15.4.2021 – Con una presentazione in streaming sulla pagina Facebook ufficiale, che ha riscosso grande interesse e partecipazione di pubblico nonostante gli iniziali problemi di connessione, il Sindaco Andrea Cereser ha aggiornato la cittadinanza sul progetto Porta Nuova, che costituisce uno dei fulcri del grande percorso di rinnovamento della Città.

“Già lo scorso ottobre è partito uno degli elementi principali di questa trasformazione, vale a dire la Cantina dei Talenti: un luogo che è “cantina”, perché mantiene la memoria storica della città, dato che novant’anni fa venne realizzata – appunto – la Cantina Sociale, in funzione fino agli anni Duemila ; ed è “dei Talenti”, perché va a valorizzare l’innovazione, in particolare in termini di servizi ai cittadini e alle imprese.

Ai blocchi di partenza è anche il cantiere della nuova stazione ATVO. ATVO è un partner importante per la nostra Città e la Città Metropolitana, che investirà diversi milioni per realizzare la nuova stazione.

La Porta Nuova vedrà rinnovarsi completamente anche la stazione RFI, costituendo un vero polo intermodale che modificherà il modo di muoversi, migliorando le possibilità per i cittadini di muoversi nell’area metropolitana e oltre in maniera integrata, comoda e più sostenibile.

Verrà naturalmente ripensata tutta la viabilità urbana, proprio per adeguarsi a queste esigenze.

Una grande novità del progetto è il percorso di costruzione della progettazione con l’innovativa metodologia del “dialogo competitivo”, che permetterà a chi è interessato ad investire di co-progettare le attività per lo sviluppo del territorio, costruendo partnership pubblico-privato realmente virtuose e solide, proprio perché basate sulla condivisione di obiettivi e strumenti.

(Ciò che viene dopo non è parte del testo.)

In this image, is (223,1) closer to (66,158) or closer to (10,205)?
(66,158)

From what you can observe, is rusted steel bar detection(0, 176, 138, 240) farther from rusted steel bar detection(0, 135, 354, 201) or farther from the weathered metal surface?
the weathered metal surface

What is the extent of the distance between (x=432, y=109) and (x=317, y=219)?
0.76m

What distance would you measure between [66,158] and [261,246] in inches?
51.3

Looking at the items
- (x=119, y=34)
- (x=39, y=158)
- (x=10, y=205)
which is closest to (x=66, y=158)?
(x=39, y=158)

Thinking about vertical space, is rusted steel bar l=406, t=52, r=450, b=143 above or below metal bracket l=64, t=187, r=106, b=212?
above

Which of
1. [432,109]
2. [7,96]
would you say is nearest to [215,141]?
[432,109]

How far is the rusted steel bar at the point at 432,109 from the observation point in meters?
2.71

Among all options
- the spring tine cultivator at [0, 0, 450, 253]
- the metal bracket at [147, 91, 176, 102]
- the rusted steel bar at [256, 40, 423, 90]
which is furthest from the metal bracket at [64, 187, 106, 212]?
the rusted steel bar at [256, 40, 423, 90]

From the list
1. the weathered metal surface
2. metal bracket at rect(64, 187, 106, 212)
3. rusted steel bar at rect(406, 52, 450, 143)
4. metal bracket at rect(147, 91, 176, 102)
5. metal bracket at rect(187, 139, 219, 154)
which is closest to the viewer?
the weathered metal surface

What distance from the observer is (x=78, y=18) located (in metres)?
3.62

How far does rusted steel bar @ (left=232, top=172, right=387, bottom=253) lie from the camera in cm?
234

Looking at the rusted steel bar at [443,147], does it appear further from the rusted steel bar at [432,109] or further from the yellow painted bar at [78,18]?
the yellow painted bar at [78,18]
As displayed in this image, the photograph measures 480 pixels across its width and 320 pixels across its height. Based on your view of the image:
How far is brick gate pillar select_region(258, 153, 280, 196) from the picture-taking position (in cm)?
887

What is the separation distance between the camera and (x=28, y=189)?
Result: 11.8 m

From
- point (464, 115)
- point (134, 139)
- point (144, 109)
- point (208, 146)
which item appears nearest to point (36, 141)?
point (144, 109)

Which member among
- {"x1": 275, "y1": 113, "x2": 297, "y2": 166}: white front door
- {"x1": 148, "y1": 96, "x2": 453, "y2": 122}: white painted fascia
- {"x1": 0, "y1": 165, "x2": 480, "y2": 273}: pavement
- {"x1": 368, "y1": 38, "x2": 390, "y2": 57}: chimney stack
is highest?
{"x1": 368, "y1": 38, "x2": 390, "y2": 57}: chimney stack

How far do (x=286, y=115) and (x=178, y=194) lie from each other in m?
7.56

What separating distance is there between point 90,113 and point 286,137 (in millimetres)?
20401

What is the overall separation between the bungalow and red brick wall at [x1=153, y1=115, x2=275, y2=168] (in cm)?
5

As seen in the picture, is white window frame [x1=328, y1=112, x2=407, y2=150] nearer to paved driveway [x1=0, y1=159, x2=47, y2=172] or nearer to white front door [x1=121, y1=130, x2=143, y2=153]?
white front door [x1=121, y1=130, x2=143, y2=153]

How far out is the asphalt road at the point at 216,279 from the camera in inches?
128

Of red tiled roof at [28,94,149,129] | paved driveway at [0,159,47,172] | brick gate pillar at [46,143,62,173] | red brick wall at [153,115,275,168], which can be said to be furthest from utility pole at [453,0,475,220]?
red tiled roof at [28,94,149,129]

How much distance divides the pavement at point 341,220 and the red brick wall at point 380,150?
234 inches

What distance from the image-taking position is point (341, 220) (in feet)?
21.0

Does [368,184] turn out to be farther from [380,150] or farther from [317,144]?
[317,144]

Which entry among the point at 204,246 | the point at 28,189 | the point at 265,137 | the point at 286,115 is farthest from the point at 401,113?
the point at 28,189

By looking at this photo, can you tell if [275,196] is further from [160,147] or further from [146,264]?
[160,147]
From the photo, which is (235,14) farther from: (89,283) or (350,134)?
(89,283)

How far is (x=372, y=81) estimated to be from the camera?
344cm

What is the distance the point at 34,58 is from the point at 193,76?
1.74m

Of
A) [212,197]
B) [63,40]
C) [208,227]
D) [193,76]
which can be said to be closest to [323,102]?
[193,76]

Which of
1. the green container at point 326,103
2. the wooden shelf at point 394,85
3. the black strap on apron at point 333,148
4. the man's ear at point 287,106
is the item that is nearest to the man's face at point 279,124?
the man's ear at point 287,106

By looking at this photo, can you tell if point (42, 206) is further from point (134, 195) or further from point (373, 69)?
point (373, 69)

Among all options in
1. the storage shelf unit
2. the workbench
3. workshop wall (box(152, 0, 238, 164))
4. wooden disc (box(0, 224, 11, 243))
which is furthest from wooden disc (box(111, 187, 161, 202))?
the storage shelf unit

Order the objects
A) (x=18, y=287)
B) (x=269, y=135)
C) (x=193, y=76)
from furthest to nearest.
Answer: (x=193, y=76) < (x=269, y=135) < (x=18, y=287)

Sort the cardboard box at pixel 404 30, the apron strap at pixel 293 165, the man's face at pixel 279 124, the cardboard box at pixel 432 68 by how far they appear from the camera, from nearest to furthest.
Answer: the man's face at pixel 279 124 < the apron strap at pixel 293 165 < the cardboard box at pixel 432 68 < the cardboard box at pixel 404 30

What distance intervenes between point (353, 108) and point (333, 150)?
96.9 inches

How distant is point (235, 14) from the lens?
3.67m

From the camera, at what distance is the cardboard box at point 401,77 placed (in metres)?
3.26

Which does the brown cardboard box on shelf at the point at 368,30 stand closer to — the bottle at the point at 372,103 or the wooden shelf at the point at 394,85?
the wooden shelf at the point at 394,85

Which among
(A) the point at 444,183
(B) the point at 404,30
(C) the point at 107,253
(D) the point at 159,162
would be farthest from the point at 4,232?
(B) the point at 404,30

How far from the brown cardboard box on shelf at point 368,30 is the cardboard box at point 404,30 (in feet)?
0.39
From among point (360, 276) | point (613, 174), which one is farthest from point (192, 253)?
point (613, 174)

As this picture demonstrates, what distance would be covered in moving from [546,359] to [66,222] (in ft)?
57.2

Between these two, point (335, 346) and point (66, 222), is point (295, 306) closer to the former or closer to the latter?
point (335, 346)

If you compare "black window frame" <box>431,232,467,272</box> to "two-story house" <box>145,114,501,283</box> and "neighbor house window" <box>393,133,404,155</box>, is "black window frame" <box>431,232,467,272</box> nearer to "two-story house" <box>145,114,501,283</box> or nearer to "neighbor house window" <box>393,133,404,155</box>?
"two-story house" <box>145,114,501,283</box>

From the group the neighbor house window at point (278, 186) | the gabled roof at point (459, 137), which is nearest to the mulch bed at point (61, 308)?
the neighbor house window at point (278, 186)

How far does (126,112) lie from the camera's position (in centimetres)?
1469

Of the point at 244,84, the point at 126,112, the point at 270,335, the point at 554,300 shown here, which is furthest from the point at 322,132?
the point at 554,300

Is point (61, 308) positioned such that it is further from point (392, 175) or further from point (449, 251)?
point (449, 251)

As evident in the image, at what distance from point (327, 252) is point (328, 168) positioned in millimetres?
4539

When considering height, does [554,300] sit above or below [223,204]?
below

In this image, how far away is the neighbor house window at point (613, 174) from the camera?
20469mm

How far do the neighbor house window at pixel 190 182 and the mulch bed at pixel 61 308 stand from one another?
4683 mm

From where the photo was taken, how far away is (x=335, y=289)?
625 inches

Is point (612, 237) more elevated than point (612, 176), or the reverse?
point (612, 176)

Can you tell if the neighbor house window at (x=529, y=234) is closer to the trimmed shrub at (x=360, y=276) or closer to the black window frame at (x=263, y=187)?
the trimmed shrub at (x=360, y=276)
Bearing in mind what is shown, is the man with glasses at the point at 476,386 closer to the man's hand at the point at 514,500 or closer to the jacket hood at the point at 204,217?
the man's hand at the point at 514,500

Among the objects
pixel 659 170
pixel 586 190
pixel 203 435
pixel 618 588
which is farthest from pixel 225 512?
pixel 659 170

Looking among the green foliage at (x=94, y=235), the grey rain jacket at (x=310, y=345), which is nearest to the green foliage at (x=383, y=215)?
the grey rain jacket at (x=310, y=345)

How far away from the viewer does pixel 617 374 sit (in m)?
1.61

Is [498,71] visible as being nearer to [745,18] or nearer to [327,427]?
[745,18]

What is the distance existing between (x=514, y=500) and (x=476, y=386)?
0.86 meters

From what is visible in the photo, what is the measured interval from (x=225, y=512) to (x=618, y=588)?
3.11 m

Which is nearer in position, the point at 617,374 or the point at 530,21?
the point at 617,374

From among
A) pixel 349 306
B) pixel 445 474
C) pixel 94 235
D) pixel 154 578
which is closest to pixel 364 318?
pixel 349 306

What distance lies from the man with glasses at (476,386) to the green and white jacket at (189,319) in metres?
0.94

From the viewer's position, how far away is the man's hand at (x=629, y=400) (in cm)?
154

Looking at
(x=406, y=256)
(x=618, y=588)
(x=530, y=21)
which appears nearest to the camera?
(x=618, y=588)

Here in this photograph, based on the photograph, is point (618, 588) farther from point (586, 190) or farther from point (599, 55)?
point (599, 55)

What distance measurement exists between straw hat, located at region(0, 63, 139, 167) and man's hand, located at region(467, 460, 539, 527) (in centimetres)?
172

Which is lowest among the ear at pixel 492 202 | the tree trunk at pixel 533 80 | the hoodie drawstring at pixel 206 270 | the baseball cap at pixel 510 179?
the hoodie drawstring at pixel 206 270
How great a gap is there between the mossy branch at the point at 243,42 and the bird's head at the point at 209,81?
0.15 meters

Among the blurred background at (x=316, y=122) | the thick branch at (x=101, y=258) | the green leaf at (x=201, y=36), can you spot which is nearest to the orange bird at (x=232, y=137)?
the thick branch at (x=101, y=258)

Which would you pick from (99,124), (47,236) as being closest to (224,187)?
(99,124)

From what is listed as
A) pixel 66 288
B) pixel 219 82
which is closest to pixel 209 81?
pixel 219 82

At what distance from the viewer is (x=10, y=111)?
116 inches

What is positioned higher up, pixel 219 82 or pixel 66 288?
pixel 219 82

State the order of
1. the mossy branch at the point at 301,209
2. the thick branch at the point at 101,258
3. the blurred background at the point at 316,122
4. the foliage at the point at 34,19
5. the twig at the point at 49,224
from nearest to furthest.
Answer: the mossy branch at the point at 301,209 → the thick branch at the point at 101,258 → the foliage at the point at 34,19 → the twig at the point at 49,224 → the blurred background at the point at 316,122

Un impegno grande, assunto nel programma di mandato di fronte ai cittadini, perché la città dei prossimi anni diventi, anche attraverso questi luoghi, un incubatore favorevole per far nascere nuovi posti di lavoro, nuovi lavori, quelli che daranno da vivere ai nostri figli, alle prossime generazioni, garantendo un contesto metropolitano, in cui noi già viviamo perché siamo a mezz’ora da Mestre e Venezia, 20 minuti dalle spiagge, e a mezz’ora da due aeroporti internazionali.

Questo è il momento in cui la condizione storica ci chiede di osare. Di gettare il cuore oltre l’ostacolo, di immaginare una condizione di città sostenibile, più verde, che sia capace di migliorare la qualità di vita delle persone e ancora di far creare nuovi lavori. Perché se c’è lavoro c’è tutto il resto, altrimenti la sfida del futuro è veramente difficile”.